Excerpted text
Covariance estimators are available for either homoskedastic or
heteroskedastic data. The only difference is in how the covariance of
the moments is computed. In either case, the parameter covariance can be
estimated by

.. math:: \widehat{Var\left(\hat{\beta}\right)}=N^{-1}\left(\frac{X^{\prime}Z}{N}\hat{W}^{-1}\frac{Z^{\prime}X}{N}\right)^{-1}\left(\frac{X^{\prime}Z}{N}\hat{W}^{-1}\hat{\Omega}\hat{W}^{-1}\frac{Z^{\prime}X}{N}\right)\left(\frac{X^{\prime}Z}{N}\hat{W}^{-1}\frac{Z^{\prime}X}{N}\right)^{-1}.

The covariance of the scores :math:`\hat{\Omega}` estimated using either
the homoskedastic weighting formula or the heteroskedastic weighting
formula immediately above. This allow the choice of weighting matrix to
be set separately from the score covariance estimator, although in most
cases these should be the same, and so the covariance of the estimated
parameters will simplify to

.. math:: \widehat{Var\left(\hat{\beta}\right)}=N^{-1}\left(\frac{X^{\prime}Z}{N}\hat{W}^{-1}\frac{Z^{\prime}X}{N}\right)^{-1}.

Data extract
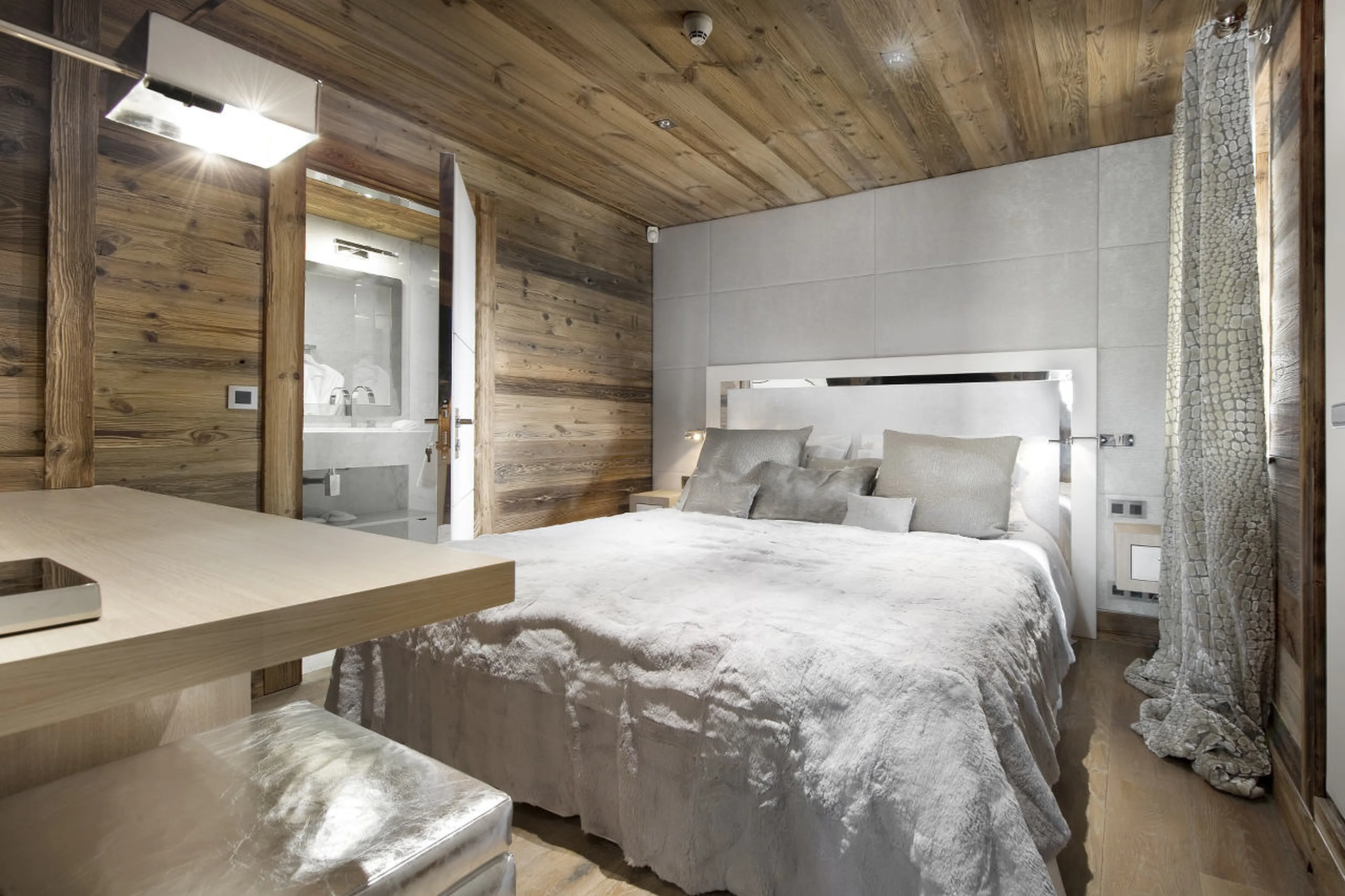 En suite double/twin bedroom with romantic interior in Chalet Eden in Courchevel 1850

Task statement
Reproduce the passage on covariance estimators word for word, with both formula lines.

Answer area
Covariance estimators are available for either homoskedastic or
heteroskedastic data. The only difference is in how the covariance of
the moments is computed. In either case, the parameter covariance can be
estimated by

.. math:: \widehat{Var\left(\hat{\beta}\right)}=N^{-1}\left(\frac{X^{\prime}Z}{N}\hat{W}^{-1}\frac{Z^{\prime}X}{N}\right)^{-1}\left(\frac{X^{\prime}Z}{N}\hat{W}^{-1}\hat{\Omega}\hat{W}^{-1}\frac{Z^{\prime}X}{N}\right)\left(\frac{X^{\prime}Z}{N}\hat{W}^{-1}\frac{Z^{\prime}X}{N}\right)^{-1}.

The covariance of the scores :math:`\hat{\Omega}` estimated using either
the homoskedastic weighting formula or the heteroskedastic weighting
formula immediately above. This allow the choice of weighting matrix to
be set separately from the score covariance estimator, although in most
cases these should be the same, and so the covariance of the estimated
parameters will simplify to

.. math:: \widehat{Var\left(\hat{\beta}\right)}=N^{-1}\left(\frac{X^{\prime}Z}{N}\hat{W}^{-1}\frac{Z^{\prime}X}{N}\right)^{-1}.